OR Chief: 'Somebody’s Going to Die' over Pager Problems
By Nicole Bales
Source The Daily Astorian, Ore.
CANNON BEACH, OR—At least six pagers for Cannon Beach firefighters, including the fire chief’s pager, did not activate for a three-alarm fire in Seaside in February because of poor reception.
Now, Marc Reckmann, the fire chief, sets his pager up in a windowsill where he knows he will get reception. Other firefighters do the same in their homes.
Reckmann said pagers don't always go off in the fire district's building, either. When they do, it can be difficult to understand, so they wait for a text from dispatch.
The Seaside dispatch center, which handles emergency calls for agencies in Seaside, Cannon Beach, Gearhart and Hamlet, said the text system was created as a backup for when pagers don't activate.
Reckmann, however, said a text does not always wake firefighters up in the middle of the night when there is a call like a pager does.
"This system is broken," Reckmann said. "This is now a public safety issue and a firefighter safety issue that our pagers are not going off … Somebody’s going to die because our pagers don’t go off."
The fire district, which serves Cannon Beach to Falcon Cove, has historically struggled with reception because of the mountainous terrain between radio repeaters. Certain areas are known to be dead zones.
Reception will not improve until Seaside dispatch sets up new simulcast sites. But there is no timeline for the project.
"I think our system does need to be upgraded, and that's what we're working on," said Mitch Brown, the communication's manager at the Seaside Police Department, which oversees the dispatch center. "I think we need to have a more redundant, robust system and that's what we're working towards."
Brown said they are in the beginning phases of organizing a plan before going to the Seaside City Council for approval to fund the costly upgrades. He said public safety concerns are why they are moving forward with the improvements.
The Cannon Beach fire district has said reception would likely improve under Astoria 911 Dispatch, which serves most of the police and fire agencies in Clatsop County.
Astoria has already made major upgrades as part of a response to a 2015 study by the U.S. Department of Homeland Security. The study also recommended consolidation between the Astoria and Seaside dispatch centers.
Separate studies in 2008 and 1999 that analyzed 911 dispatch in the county also recommended a consolidated dispatch center. One center could maximize limited staffing and resources and improve the coordination of emergency response and communication.
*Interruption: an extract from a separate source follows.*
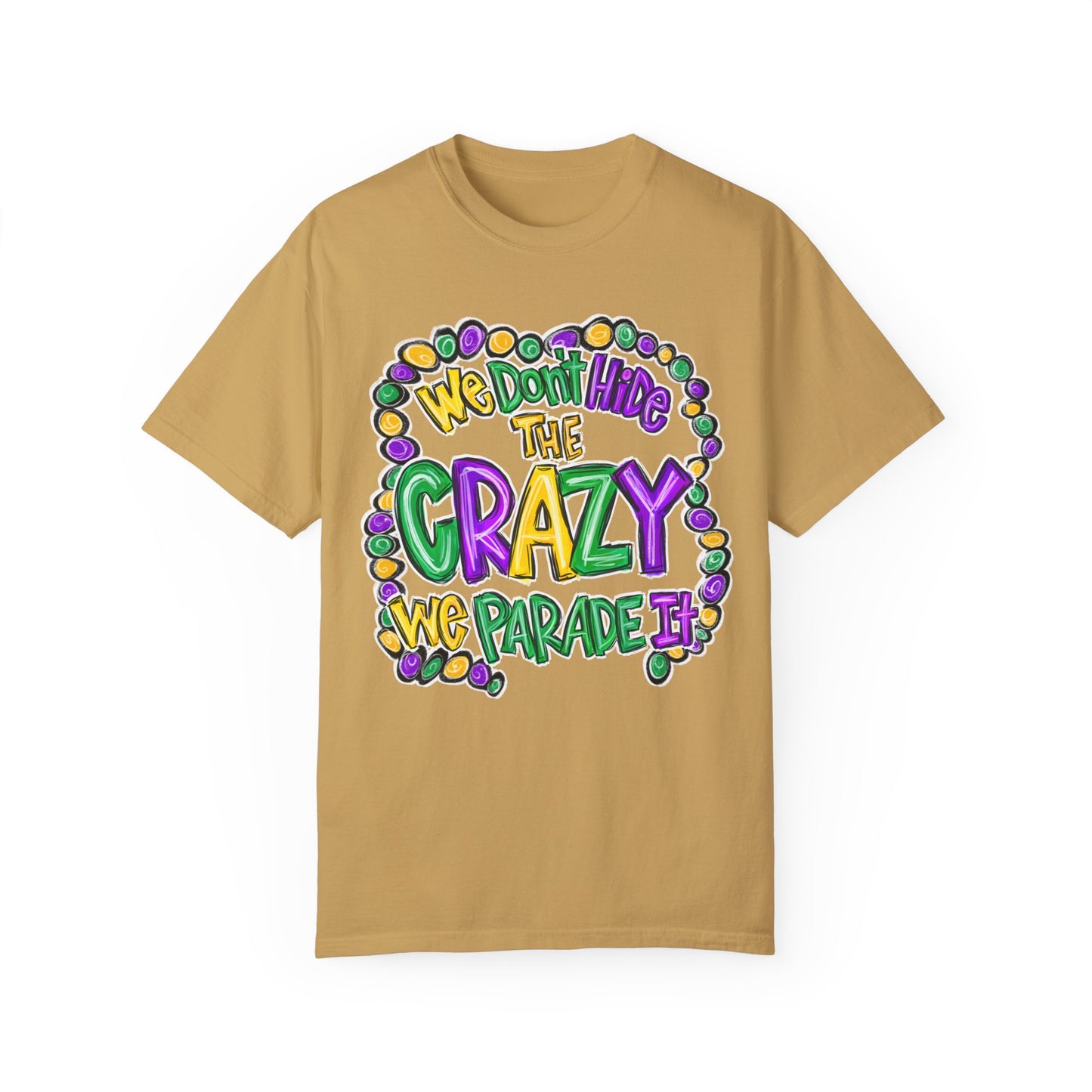 We Don't Hide The Crazy We Parade It Mardi Gras Shirt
The study in 2008 was initiated after the mayors of Astoria, Cannon Beach, Warrenton, Seaside and Gearhart sent a letter to the county Board of Commissioners asking them to investigate consolidation. The mayors said the time had come to move to a "single, more effective and cost efficient system."
"Every one of these studies says the exact same thing; that we need to merge dispatch centers. That the current situation is insufficient, does not work, lives are at stake — there’s three studies that say it and yet we’re still doing the same thing," Reckmann said.
Even if the two dispatch centers do not merge, he said, they should at least work off of the same channel to improve communication and response time.
Brown said he doesn't think moving to the same channel would necessarily improve communication. He said it could create other problems.
"I know there’s a way. It’s the willingness to do it … It’s not can we, it’s will we?" Reckmann said.
"We’re extremely short volunteers and when you start having pagers not go off that makes it even more short and also it kills morale … That kills their motivation," he said.